LLM will use the `attachment_types` attribute to validate that provided attachments should be accepted before passing them to the model.

### Handling attachments

The `prompt` object passed to the `execute()` method will have an `attachments` attribute containing a list of `Attachment` objects provided by the user.

An `Attachment` instance has the following properties:

- `url (str)`: The URL of the attachment, if it was provided as a URL
- `path (str)`: The resolved file path of the attachment, if it was provided as a file
- `type (str)`: The content type of the attachment, if it was provided
- `content (bytes)`: The binary content of the attachment, if it was provided

Generally only one of `url`, `path` or `content` will be set.

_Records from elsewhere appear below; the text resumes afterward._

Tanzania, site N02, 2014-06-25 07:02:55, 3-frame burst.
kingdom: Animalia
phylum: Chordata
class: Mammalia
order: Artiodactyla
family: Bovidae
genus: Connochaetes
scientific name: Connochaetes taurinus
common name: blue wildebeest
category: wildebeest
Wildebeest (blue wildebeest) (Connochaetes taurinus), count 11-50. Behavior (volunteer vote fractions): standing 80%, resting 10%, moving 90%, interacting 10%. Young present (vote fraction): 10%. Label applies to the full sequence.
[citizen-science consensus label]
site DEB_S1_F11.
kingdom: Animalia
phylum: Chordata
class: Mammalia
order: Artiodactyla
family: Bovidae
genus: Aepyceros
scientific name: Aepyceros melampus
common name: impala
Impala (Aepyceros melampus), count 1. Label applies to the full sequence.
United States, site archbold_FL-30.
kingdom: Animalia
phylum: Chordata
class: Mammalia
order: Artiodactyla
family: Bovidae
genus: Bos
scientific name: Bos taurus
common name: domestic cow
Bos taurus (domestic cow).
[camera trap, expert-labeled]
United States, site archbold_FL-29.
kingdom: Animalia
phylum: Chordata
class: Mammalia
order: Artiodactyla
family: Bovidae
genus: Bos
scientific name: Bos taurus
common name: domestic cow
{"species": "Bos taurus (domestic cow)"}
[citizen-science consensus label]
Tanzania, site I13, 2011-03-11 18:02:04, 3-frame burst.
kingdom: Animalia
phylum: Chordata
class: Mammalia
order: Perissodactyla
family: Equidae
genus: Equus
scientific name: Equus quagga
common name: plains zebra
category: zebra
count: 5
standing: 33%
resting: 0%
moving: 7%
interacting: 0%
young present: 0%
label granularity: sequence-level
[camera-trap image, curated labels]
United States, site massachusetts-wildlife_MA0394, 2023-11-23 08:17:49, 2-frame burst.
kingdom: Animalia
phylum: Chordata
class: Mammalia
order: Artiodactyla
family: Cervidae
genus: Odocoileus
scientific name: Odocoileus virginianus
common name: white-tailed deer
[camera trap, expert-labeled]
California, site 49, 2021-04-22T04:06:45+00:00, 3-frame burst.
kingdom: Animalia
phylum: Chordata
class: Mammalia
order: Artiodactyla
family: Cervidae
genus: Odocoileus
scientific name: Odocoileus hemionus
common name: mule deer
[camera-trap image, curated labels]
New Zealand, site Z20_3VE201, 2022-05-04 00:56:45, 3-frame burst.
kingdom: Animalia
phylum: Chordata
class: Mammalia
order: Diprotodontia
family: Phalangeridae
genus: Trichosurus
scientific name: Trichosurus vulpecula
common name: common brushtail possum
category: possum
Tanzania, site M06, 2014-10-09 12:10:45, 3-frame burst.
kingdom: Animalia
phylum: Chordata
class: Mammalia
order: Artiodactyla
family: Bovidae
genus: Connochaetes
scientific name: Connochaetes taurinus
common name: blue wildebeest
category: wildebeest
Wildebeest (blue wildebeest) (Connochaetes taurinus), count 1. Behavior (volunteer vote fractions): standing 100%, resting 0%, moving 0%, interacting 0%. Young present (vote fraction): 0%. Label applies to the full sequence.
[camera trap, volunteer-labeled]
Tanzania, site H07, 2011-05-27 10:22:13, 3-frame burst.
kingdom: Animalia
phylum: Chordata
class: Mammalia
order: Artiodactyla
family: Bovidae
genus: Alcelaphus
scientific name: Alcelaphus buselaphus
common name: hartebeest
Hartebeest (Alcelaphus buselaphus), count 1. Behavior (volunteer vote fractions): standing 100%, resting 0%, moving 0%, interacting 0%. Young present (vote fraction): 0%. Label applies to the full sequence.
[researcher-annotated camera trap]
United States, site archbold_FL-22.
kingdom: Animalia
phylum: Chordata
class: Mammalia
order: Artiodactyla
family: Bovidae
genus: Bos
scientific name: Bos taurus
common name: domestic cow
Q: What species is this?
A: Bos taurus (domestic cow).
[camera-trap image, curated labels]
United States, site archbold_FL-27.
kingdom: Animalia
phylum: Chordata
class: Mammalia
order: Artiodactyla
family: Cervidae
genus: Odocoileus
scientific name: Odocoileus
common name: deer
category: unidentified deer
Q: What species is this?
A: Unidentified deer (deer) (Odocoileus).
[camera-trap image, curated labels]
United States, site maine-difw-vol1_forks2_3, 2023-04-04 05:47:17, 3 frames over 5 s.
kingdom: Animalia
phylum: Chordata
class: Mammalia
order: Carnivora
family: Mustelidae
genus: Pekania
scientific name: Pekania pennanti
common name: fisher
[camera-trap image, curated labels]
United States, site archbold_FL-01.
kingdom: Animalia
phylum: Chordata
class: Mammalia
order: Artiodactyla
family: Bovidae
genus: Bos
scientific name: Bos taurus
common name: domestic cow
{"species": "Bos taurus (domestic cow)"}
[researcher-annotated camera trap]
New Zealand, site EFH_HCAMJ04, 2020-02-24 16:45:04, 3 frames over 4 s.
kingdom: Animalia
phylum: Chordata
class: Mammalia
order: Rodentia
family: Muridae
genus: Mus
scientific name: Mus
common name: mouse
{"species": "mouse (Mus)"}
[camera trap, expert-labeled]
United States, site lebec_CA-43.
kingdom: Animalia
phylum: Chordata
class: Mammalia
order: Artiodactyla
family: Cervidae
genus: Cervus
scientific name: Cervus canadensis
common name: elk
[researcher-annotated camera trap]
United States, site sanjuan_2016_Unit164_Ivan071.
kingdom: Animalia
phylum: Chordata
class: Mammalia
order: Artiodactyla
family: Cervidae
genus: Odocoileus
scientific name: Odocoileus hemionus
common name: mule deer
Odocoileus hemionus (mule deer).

You should usually access the type and the content through one of these methods:

- `attachment.resolve_type() -> str`: Returns the `type` if it is available, otherwise attempts to guess the type by looking at the first few bytes of content
- `attachment.content_bytes() -> bytes`: Returns the binary content, which it may need to read from a file or fetch from a URL
- `attachment.base64_content() -> str`: Returns that content as a base64-encoded string

A `id()` method returns a database ID for this content, which is either a SHA256 hash of the binary content or, in the case of attachments hosted at an external URL, a hash of `{"url": url}` instead. This is an implementation detail which you should not need to access directly.

Note that it's possible for a prompt with an attachments to not include a text prompt at all, in which case `prompt.prompt` will be `None`.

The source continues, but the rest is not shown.